───── Extracted records ─────

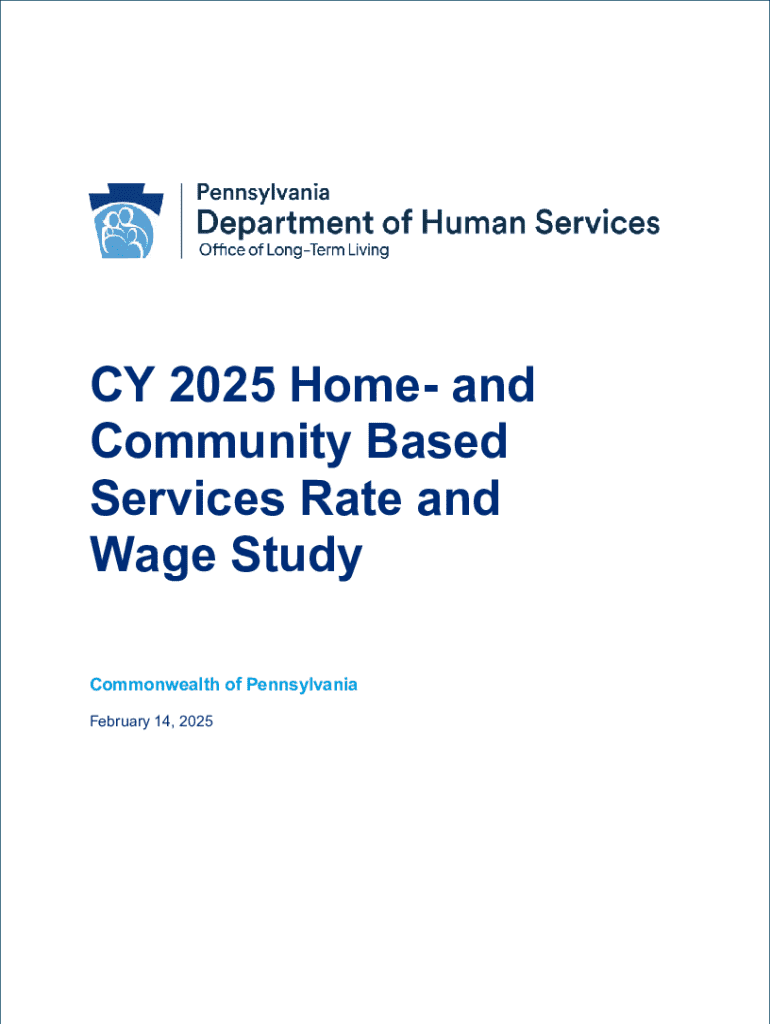 Pennsylvania
Department of Human Services
Office of Long-Term Living

CY 2025 Home- and Community Based Services Rate and Wage Study

Commonwealth of Pennsylvania

February 14, 2025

─────

Restate exactly, and only, every line from the one that contains "Department of Human Services" through the last line of the records.

**Reply to the exercise:**
Department of Human Services
Office of Long-Term Living

CY 2025 Home- and Community Based Services Rate and Wage Study

Commonwealth of Pennsylvania

February 14, 2025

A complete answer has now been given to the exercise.